Eğitim Bir Sen Rize Şubesi İl Divan Toplantısı Gerçekleştirdi.      

 

Eğitim-Bir-Sen, köksüz ideolojik hareketlerin sosyolojisini kurmaya çalıştığı bir dönemde, kadrolarını birbirine aktararak biriktirdiği alın teriyle ve zihin devrimiyle zor şartları aşarak; diriliş ve direniş fikrinden aksiyona, kendi dilini ve sosyolojini kurarak örgütlü mücadelesini zirveye taşımış, oradan yeni ufuklara yönelmiş, emeğin ve umudun buluşmasıdır. Bizim kuruluşumuz, sancılı dönemlerin yoğurduğu mayanın doğurduğu bir haykırıştır. Kurulduğumuz dönemde tehdit aldık, baskı gördük, kamuda yıldırma faaliyetlerine maruz kaldık. Biz ülke gerçekleriyle yoğrularak var olduk. O yüzden şuurumuz derin, tarih bilincimiz yüksek, tecrübemiz çok, hedeflerimiz büyüktür. Modern zamanlarda hak arayışını kurumsallaştırmayan meslekler, hükümetler ve yönetenler karşısında çok zor durumda kalırlar diyen; 

 

Emek mücadelesine umut olan sendika olarak, her yıl büyüyerek, yolumuza emin adımlarla devam ediyoruz. Bu yıl 15 Mayıs üye mutabakat metinlerini imzaladık. Büyümemizi sürdürmekle birlikte, bazı üniversitelerde yetki alarak 433 bin 819 üyeyle, eğitim hizmet kolunda örgütlenmiş 40 sendikanın toplamına 82 bin 665 fark atarak, yeni bir sayfa açtık, kendi destanımızı yeni bir safhaya taşıdık. İlimizde 2320 üye ile en yakın sendikaya 1165 fazla, tüm diğer sendikaların toplamından 786 daha  fazla üyeye ulaştık. 

 

Yeryüzünde alın terinden daha güçlü bir silahın olmadığını, Efendimiz, “Hiç kimse kendi el emeğinin karşılığından daha güzel bir şey yememiştir” derken övülenin alın teri ve emek olduğunu biliyorduk. Alın teri ve emeğin mücadelesiyle beraber insan olmaktan kaynaklanan haklarımızı gasbedenlerle de amansız bir kavgaya tutuştuk.
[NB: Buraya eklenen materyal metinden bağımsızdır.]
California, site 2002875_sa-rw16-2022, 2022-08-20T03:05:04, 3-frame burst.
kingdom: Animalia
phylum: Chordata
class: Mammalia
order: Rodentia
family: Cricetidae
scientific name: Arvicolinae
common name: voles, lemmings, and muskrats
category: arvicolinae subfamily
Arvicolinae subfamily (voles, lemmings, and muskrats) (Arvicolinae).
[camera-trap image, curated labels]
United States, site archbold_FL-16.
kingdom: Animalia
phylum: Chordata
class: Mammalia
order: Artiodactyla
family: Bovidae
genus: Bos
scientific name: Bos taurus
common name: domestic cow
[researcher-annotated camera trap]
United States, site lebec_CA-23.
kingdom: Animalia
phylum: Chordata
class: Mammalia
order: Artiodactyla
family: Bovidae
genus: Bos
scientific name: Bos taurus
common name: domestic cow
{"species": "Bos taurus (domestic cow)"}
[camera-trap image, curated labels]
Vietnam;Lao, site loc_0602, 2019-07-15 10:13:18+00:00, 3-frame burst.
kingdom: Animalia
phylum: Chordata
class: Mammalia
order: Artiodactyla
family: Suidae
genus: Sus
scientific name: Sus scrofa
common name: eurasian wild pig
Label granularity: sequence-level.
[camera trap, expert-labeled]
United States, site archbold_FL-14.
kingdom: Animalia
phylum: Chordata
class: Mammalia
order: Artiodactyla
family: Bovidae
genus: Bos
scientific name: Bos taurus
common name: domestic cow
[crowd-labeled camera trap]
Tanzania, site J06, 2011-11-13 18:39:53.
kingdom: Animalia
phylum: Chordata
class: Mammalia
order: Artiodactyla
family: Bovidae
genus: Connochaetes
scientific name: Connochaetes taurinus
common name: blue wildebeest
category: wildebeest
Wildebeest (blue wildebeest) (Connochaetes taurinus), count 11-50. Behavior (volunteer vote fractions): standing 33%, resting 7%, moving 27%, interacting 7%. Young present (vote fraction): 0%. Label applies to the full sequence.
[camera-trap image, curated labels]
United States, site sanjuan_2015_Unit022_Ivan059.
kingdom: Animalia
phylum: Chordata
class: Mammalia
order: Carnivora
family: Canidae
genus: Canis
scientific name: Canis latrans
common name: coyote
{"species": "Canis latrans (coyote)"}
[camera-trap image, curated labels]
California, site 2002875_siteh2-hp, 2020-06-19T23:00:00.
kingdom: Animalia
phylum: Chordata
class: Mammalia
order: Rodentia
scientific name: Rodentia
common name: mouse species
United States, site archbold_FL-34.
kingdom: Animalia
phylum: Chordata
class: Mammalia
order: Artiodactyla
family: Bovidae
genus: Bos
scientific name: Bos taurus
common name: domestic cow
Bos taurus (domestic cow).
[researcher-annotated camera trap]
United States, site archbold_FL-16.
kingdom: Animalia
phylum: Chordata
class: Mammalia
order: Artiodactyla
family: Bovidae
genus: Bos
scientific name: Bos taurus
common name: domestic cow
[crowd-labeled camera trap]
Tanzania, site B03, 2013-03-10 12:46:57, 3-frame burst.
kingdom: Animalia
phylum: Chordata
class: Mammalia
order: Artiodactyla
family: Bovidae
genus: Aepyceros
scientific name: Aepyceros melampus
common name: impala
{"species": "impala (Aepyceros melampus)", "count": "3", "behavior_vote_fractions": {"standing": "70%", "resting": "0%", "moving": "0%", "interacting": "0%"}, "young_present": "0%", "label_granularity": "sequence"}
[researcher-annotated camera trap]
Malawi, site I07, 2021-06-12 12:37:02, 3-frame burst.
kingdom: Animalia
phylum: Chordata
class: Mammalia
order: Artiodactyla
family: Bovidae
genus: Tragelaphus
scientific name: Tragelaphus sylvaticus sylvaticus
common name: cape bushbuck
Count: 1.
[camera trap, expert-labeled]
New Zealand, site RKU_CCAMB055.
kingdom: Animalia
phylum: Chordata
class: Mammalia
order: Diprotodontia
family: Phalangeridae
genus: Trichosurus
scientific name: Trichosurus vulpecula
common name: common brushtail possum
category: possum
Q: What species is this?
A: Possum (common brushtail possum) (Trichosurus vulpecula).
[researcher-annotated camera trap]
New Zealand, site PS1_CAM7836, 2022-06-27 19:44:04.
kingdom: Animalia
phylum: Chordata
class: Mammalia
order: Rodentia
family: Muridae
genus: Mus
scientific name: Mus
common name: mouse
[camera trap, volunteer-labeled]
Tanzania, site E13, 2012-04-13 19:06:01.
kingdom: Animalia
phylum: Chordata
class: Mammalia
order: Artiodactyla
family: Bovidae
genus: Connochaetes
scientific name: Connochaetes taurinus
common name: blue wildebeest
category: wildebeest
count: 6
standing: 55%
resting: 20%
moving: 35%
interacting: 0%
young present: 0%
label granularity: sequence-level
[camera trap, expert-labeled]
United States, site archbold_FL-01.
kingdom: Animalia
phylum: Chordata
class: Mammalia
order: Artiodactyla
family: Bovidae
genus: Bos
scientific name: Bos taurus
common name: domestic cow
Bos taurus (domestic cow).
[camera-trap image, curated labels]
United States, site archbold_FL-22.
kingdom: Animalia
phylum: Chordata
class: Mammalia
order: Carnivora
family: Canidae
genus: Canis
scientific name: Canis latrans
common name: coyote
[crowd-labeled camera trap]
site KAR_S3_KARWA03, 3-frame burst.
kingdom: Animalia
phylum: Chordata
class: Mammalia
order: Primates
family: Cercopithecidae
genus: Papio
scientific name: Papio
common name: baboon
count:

Bu kavgada, vesayetçi iktidarların doğasını anlamakla kalmadık, insanlığımızın, onurumuzun, emeğimizin ve özgürlüğümüzün hiçbir kurumun, sınıfın ihsanına / ikramına muhtaç ve mecbur olmadığını gösterdik diyen; 

 

Kendini siyaset üstü, imtiyazlı sınıf olarak tanımlayan asker-sivil bürokrasinin egemen olduğu, bu ülkede yaşayan herkesin bu yapının bir nesnesi hâline getirilmeye çalışıldığı Türkiye’de varoluş mücadelesini başlattık. Baskıcı, adaletsiz, despotizme rağmen her birimizde var olan bilincin dirilişe ve direnişe, hak arama formu olarak sendikal örgütlenmeye dönüşmesi kolay olmadı. 

 

27 sene önce, “Herkes için adalet, herkes için özgürlük, hakça paylaşım”, “Hiçbir kurum ya da ideoloji, insan hayatından ve onurundan daha önemli değildir. Hak ettiğimizden daha azına asla razı olmayacağız!” diyerek başlattığımız mücadelenin bugünlere gelmesinde emeği geçen bütün teşkilatımıza teşekkür ediyorum dedi. 

 

Sitem eden değil, sistem öneren çözüm odaklı sendikacılık yapıyoruz. Raporlar, odak analizler hazırladık. ‘Sözleşmelilik son bulmalı, kamu sözleşmeli istihdam yanlışından kurtulmalı’ dedik, bunun için mücadele verdik, veriyoruz. Atamalarda, görevde yükselme ve unvan değişikliğinde personeli memnun etmenin esas olmasını istiyoruz. Doğruları alkışladık, hataları eleştirdik, eksikleri söyledik, önerilerimizi yetkililere ilettik.Kariyer-liyakat sistemini isteyen biziz. Yurt dışı çalışmalarımızın iki sonucu var: ‘Bugüne kadar niye gelmediniz’ eleştirisi, ‘İyi ki geldiniz’ sevinci. Emeğin sömürüldüğü kapitalist bir dünyada ortak mücadele alanlarının çoğaltılmasının ve emek örgütlerinin iş birliği içinde hareket etmelerinin öneminin farkında olarak çalışmalarımız devam edecektir diyen; 

 

5. toplu sözleşme öncesi ‘Talebiniz teklifimiz olsun’ diyerek, herkesin fikrini aldık . Bu tekliflerde ‘ben yokum’ diyebilecek kadro ve unvan, ‘biz unutulmuşuz’ diyebilecek kurum, ‘çözüm sunulmamış’ denilecek sorun yoktu diyecek kadar iddialıyız. Toplu sözleşme tekliflerinde isabetimiz, hakem kurulu sürecinde konulara hâkimiyetimiz gündem oldu. Kamu İşveren heyeti müzakerede uzlaştı, tutanakta şaştı. Üzerinde uzlaşılan konuların geçmişteki toplu pazarlık pratiği görmezden gelinerek tek taraflı bir tespit tutanağıyla yok sayılmasının, eğitim çalışanlarının sayısal çoğunluğunun ve varlığının toplumsal bir güç yerine bir yük olarak görülmesinin, eğitim çalışanları adına esef verici, çalışma hayatının geleceği açısından ise kaygı vericidir. Kamu işvereni kazandıracak teklif sunmadı, biz de kazandırmayan teklife imza atmadık.Hakem kurulu kararına manifesto niteliğinde 84 sayfalık şerh düşen ahlakı sendikal tarihe harf harf işledik.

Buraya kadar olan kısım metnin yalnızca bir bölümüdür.